How would you monetize this?

Three layers: display ads (low but steady), affiliate links on relevant tool pages (resume tools → job boards, cover letter tools → career sites), and a premium tier for higher-quality output. The local LLM approach means your baseline costs are nearly zero, so even modest ad revenue is profitable.

This is genuinely worth thinking about, especially for obituaries and professional documents. The output should always be presented as a “draft” or “starting point” with a clear disclaimer. Nobody should submit an AI-generated cover letter without reading it first. But then, nobody should submit a human-written one without reading it either.

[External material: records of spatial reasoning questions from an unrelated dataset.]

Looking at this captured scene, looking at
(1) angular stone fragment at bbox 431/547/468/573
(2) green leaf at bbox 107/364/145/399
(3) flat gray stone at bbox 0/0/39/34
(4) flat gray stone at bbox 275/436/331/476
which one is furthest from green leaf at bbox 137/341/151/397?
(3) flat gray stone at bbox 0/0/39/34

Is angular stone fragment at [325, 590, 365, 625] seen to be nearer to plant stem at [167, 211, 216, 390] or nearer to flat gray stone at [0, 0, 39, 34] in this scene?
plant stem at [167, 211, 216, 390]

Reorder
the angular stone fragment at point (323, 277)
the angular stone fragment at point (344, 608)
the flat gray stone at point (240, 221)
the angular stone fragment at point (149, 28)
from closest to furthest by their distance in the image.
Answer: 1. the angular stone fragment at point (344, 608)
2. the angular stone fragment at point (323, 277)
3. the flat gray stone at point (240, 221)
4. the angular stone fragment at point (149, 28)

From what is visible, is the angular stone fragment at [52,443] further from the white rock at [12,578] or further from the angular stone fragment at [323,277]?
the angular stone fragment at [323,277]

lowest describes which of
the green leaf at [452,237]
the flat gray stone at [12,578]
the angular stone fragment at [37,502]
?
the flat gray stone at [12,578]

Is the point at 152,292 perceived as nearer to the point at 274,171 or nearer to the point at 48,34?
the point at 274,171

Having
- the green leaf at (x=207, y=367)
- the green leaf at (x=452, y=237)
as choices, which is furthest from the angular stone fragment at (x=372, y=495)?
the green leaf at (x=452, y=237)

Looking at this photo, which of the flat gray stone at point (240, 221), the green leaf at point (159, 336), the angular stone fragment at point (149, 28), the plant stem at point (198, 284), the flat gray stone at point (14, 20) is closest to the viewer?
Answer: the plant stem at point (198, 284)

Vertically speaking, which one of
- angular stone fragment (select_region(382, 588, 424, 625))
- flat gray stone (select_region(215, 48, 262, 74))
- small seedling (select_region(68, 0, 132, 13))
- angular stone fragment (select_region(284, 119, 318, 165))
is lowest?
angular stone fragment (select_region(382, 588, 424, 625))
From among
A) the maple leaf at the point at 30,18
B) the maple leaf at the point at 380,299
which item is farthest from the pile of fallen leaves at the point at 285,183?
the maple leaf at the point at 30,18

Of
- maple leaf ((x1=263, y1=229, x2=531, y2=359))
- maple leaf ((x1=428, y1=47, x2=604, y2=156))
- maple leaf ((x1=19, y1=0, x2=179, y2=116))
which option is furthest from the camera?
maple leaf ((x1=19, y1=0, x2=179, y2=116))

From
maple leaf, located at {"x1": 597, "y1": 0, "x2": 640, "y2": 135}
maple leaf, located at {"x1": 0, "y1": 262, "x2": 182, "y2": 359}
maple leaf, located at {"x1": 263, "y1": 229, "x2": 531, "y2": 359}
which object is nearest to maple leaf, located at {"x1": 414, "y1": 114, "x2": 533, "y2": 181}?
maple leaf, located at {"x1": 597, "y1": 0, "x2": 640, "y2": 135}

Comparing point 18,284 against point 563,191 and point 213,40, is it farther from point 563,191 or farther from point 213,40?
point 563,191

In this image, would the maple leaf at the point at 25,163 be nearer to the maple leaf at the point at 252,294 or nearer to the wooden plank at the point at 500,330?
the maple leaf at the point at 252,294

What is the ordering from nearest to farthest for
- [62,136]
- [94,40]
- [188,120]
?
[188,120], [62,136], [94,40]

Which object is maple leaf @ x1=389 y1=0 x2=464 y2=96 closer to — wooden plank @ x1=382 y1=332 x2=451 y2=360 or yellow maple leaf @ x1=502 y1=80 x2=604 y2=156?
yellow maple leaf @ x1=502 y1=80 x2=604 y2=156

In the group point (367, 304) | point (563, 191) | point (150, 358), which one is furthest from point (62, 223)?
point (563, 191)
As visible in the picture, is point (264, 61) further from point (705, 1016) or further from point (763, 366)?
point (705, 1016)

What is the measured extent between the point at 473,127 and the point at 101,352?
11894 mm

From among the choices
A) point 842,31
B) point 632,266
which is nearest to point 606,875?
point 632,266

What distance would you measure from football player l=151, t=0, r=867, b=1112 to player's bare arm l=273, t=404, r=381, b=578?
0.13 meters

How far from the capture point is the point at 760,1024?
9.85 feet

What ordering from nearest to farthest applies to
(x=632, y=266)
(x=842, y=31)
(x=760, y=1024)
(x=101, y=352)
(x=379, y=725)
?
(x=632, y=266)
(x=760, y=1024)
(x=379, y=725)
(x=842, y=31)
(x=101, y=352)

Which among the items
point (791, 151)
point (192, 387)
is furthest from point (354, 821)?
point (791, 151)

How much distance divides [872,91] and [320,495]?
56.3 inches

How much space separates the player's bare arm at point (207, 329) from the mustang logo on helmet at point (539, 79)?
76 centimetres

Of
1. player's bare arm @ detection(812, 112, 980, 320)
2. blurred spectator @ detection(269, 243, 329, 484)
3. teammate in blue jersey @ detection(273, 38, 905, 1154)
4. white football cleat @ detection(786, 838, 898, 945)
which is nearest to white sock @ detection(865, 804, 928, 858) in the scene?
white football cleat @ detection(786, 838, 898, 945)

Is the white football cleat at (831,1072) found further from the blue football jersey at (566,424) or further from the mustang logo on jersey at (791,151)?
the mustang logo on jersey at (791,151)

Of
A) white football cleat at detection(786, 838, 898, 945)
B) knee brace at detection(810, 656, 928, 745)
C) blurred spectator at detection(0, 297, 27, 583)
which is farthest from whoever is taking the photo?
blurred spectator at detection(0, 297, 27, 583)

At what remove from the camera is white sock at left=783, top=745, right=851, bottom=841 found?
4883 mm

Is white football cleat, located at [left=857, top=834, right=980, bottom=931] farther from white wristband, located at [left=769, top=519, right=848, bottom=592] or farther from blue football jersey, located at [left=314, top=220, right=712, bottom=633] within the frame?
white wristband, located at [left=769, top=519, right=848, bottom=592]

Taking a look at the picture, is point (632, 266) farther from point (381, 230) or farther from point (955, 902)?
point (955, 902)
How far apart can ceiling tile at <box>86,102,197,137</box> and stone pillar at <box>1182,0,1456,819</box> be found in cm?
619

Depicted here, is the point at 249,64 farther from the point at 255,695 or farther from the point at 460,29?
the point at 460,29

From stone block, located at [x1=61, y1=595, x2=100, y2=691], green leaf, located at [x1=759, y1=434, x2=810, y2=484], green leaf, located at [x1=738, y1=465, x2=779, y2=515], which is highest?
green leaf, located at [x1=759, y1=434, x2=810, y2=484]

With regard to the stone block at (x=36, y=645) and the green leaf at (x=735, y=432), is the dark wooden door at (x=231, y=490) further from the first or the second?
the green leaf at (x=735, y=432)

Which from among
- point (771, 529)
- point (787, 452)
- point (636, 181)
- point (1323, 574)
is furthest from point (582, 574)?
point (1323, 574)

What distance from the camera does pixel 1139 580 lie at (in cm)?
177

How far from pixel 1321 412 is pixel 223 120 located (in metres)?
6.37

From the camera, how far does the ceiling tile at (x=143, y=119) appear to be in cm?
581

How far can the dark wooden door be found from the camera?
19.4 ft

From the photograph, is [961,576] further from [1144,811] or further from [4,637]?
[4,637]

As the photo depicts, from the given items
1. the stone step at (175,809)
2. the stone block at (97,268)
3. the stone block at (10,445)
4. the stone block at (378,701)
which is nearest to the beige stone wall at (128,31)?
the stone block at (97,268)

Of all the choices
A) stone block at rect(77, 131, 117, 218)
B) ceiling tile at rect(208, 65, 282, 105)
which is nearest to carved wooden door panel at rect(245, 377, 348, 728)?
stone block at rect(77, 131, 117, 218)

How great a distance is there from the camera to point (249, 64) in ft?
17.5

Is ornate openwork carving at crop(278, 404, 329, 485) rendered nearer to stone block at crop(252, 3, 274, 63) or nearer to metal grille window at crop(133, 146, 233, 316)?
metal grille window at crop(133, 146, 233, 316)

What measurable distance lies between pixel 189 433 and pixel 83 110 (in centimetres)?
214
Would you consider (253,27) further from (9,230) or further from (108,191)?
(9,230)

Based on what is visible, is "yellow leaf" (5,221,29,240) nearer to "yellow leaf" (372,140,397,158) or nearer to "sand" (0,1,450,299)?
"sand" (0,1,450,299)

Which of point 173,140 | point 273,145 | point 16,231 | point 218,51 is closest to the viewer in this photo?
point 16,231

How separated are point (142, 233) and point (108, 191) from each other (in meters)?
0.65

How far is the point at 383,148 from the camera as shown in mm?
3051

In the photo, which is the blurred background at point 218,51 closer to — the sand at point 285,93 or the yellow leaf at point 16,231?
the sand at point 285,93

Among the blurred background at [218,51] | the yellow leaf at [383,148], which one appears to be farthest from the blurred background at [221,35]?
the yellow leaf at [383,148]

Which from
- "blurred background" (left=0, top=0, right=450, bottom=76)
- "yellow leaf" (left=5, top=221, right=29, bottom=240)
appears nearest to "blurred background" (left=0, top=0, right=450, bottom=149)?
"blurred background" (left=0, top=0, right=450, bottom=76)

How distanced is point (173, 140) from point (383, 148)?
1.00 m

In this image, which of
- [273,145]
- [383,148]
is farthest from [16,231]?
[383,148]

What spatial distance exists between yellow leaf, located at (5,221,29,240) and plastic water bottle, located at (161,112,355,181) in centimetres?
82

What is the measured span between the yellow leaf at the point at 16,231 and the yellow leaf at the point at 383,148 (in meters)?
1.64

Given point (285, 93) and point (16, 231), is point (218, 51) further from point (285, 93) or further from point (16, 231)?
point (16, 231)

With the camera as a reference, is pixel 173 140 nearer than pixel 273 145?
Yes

Could someone just copy this idea?

Absolutely. And they will. The moat isn’t the idea — it’s execution speed, SEO momentum, and the compounding advantage of having 200 indexed pages when your competitor has 5. First-mover advantage in SEO is real, even if the underlying product is simple.

What’s the realistic timeline to see if this works?

Build the template system: one weekend. Create the first 10 tool pages: another weekend. Wait for Google to index and rank: 2-4 months. So you’d know by summer if the SEO thesis holds. Total investment before you have data: two weekends of work and $12 for a domain. That’s about as cheap as validation gets.